### TEXT SEGMENT
Major character 3: creamy face markings

Eurasian Green-winged Teal: Bold creamy lines on the face outline the base of the bill and extend over and around the green patch on the side of head, as well as outlining the under side of the green ear patch. The creamy lines are obvious above the green ear patch to well back of the eye.

American Green-winged Teal: A short white line is usually obvious on the under side of the green ear patch, under the eye.

Hybrid Eurasian x American Green-winged Teal: Usually faint creamy lines on the face outline the base of the bill and on the under side of the green ear patch, below the eye.

hybrid teal
Eurasian Green-winged Teal: 28 November 2003. Fernhill Wetlands, Forest Grove, Oregon. Photo by Greg Gillson. Note the broad creamy head markings starting at the base of the bill and outlining the green ear patch.



hybrid teal
Hybrid Eurasian x American Green-winged Teal: 28 November 2003. Fernhill Wetlands, Forest Grove, Oregon. Photo by Greg Gillson. The face lines are reduced to a creamy crescent at the base of the bill and a white line under the eye.



Minor Supporting Characters:

The following characters may support the identification, but never supercede the three major identification criteria above.

  • Head color: The red head of the American form is a darker chestnut with almost blackish forehead and chin.
  • Breast color: The Eurasian form is a paler whitish-buff with sparser spotting, while the American form often has a slight pinkish hue.
  • Undertail color: The Eurasian form, according to some sources, has brighter "lemon-yellow" sides to the undertail. I have not observed this on the birds I have seen or photographed.
  • Size: In Eurasian Green-winged Teal the Asian population averages larger than both the European population and the American Green-winged Teal. The Asian form has been called a separate subspecies in the past (A. c. nimia), however it is now considered a single subspecies with birds gradually becoming larger as one moves east from Europe to Asia. Vagrant Eurasian Green-winged Teal in Oregon are often noted as larger than American Green-winged Teal.
  • Speculum border: The leading border on the speculum of the wing is buffy on American Green-winged Teal. The border is white on Eurasian Green-winged Teal, narrower at the base of the wing and wider toward the wrist. This is true for both males and females and is the primary diagnostic mark on females.
  • Side vermiculations: The sides of American Green-winged Teal are smoother, darker gray. The sides on Eurasian Green-winged Teal often appear paler because of the coarser gray and white wavy lines on the feathers, visible at close range.
  • Pale bar on flank: There is a pale bar in front of the black bar on the flanks on the sides of the undertail coverts on Eurasian Green-winged Teal. It is reduced or lacking on American Green-winged Teal. Hybrids are variable from what I have seen. This is also very position-dependent. The pale bar can appear wider or narrower at times.

A note on females:

The base color of female American Green-winged Teal is brown. The base color of Eurasian Green-winged Teal is pale. Thus the Eurasian birds appear paler and less heavily marked. Female American Green-winged Teal often have a dark crown, dark line through the eye, dark cheek or ear spot, and pale crescent at the base of the bill. The female Eurasian Green-winged Teal is plainer faced and paler overall. These characters may be visible on a female accompanying an out-of-place male. The color of the upper border of the speculum on the open wing (in flight or flapping in place or stretching) is supposedly the diagnostic mark (see Sibley's field guide) for separating Eursian and American females (but variation and hybrids may make some females unidentifiable).

hybrid teal
Male Eurasian Green-winged Teal (left) with female American Green-winged Teal (right): 28 November 2003. Fernhill Wetlands, Forest Grove, Oregon. Photo by Greg Gillson. On the female note the brown face with darker crown, dark eye stripe, dark cheek patch, and pale facial crescent at the base of the lower mandible. Coming next year... a whole clutch of hybrid teal?

### REQUIREMENT
In the teal identification text, what color is the leading border on the speculum of the wing of American Green-winged Teal?

### EXTRACTED MATERIAL
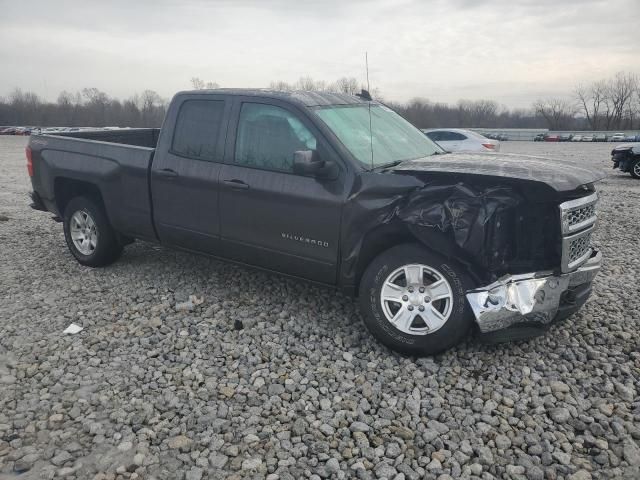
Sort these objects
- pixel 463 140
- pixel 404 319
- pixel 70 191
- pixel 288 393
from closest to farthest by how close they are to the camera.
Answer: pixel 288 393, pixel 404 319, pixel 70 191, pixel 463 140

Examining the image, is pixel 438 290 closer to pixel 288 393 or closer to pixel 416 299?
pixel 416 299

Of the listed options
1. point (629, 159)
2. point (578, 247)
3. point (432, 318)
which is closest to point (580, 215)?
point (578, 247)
--
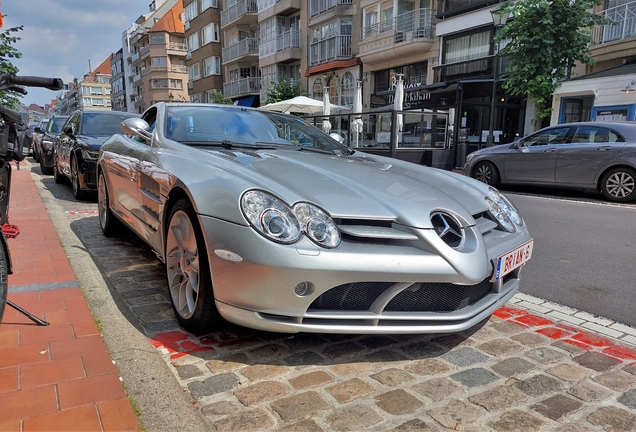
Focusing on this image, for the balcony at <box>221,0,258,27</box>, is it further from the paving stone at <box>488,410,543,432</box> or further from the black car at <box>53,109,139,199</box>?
==
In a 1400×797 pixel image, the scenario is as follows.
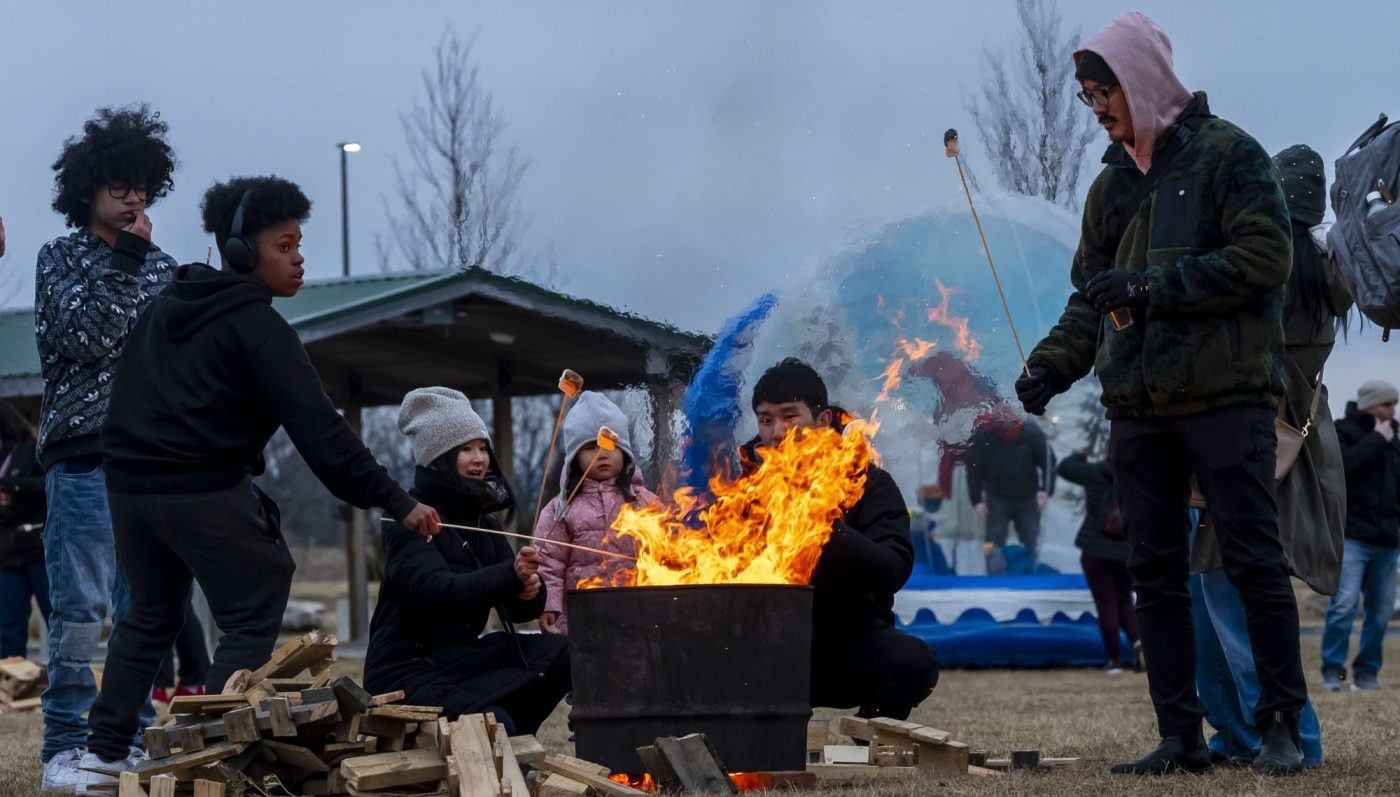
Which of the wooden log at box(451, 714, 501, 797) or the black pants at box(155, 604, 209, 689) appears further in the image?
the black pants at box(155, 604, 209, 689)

### RESULT FOR THIS TASK
Buffy.